## Exercise prompt
Rewrite the material from the line that contains "As measured from" through the line that contains "Studying what is", replacing "camera" with "viewer" and changing nothing else. Leave the pictures out of your answer.

## Stored data

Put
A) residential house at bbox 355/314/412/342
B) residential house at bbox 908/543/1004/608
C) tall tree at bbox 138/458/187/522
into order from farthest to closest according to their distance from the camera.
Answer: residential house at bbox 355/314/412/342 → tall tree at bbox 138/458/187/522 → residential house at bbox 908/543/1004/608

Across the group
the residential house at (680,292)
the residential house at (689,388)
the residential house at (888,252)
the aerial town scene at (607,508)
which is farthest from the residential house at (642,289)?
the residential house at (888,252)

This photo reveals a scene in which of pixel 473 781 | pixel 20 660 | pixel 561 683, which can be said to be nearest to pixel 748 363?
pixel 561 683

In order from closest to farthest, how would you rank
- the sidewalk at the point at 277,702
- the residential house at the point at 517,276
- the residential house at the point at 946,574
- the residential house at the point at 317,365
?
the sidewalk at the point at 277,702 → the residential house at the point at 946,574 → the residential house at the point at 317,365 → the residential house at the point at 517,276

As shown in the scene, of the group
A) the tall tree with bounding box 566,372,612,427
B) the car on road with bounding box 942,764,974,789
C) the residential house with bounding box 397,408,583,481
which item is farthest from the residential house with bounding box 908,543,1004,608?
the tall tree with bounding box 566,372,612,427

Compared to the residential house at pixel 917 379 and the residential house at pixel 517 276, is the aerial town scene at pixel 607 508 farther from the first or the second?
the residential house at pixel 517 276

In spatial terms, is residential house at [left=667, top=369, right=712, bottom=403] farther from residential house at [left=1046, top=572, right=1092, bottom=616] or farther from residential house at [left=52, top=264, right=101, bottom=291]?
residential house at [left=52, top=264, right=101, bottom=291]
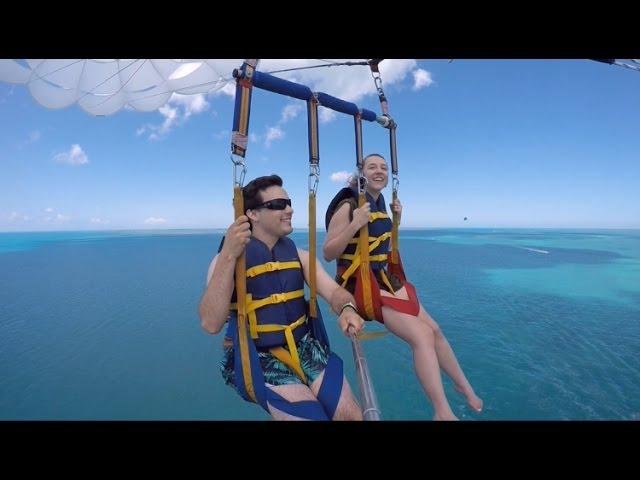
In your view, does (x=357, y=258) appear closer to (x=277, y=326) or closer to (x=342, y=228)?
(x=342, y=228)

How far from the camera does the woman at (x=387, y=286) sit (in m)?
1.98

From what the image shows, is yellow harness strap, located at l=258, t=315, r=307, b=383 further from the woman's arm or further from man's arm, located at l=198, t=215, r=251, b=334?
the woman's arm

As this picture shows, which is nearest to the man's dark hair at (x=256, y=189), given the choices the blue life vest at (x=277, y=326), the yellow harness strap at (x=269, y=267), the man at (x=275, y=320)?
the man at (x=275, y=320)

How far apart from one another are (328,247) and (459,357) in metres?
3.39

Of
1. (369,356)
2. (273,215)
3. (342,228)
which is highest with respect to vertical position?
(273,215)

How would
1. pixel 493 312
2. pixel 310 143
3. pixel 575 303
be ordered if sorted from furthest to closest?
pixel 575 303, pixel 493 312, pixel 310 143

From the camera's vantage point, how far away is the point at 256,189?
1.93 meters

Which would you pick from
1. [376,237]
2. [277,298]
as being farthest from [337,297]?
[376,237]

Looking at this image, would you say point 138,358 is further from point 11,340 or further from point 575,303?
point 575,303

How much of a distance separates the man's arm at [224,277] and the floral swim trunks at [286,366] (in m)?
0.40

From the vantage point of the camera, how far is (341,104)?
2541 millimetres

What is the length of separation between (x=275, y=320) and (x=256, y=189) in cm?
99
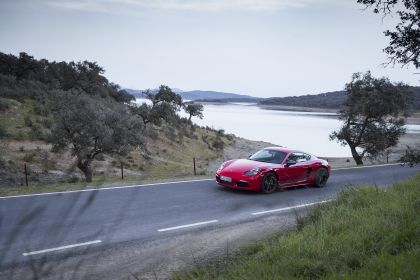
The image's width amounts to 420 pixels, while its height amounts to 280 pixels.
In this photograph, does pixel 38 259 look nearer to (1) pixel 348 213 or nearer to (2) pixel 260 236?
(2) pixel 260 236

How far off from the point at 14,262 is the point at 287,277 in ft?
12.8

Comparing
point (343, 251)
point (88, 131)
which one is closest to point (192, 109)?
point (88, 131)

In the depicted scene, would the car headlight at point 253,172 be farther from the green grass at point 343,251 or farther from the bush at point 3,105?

---

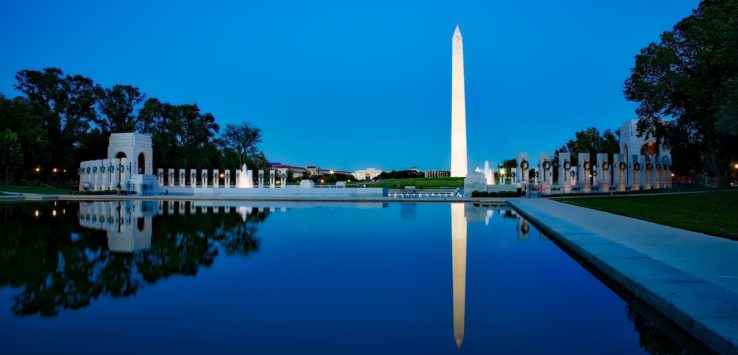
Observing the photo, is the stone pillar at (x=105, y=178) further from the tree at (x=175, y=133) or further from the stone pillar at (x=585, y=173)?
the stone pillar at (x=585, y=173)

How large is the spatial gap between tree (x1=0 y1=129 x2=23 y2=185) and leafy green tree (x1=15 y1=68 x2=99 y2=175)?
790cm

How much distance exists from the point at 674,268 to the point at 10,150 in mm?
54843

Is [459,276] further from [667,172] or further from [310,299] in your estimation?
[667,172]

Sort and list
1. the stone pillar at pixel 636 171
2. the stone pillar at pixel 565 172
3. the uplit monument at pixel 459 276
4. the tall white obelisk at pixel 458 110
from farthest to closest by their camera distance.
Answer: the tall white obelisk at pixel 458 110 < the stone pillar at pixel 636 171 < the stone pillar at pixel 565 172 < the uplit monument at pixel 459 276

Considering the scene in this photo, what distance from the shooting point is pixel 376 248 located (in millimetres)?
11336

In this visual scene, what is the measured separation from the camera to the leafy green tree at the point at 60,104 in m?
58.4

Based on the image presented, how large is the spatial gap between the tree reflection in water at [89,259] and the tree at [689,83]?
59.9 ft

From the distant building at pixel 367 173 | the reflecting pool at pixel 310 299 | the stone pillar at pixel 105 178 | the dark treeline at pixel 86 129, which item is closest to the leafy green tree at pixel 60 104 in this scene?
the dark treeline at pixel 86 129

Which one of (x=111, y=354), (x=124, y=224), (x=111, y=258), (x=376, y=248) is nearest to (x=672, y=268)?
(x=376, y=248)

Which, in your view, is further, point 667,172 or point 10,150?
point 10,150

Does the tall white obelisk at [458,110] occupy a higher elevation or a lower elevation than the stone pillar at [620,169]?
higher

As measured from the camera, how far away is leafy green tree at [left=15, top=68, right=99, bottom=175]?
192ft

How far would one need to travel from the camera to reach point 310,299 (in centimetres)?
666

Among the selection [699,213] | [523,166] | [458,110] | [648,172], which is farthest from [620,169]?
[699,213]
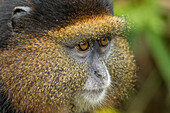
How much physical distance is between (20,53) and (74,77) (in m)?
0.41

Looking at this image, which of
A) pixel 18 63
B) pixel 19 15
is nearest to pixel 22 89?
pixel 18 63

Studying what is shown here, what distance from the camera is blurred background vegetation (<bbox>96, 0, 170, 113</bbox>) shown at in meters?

## Response to this exercise
As measured from the viewer, how far away is leafy green tree at [left=15, top=68, right=99, bottom=175]?
192ft

How far would one need to travel from the viewer to reach point 310,299 (in centimetres)?
666

Among the selection [699,213] | [523,166] | [458,110] | [648,172], which is farthest from [620,169]?
[699,213]
How much physical distance is between (20,53) and (74,77) (in m)?
0.41

Looking at this image, which of
A) pixel 18 63
B) pixel 19 15
is nearest to pixel 22 89?
pixel 18 63

Studying what is shown here, what distance from the viewer is blurred background vegetation (<bbox>96, 0, 170, 113</bbox>) shown at in meters?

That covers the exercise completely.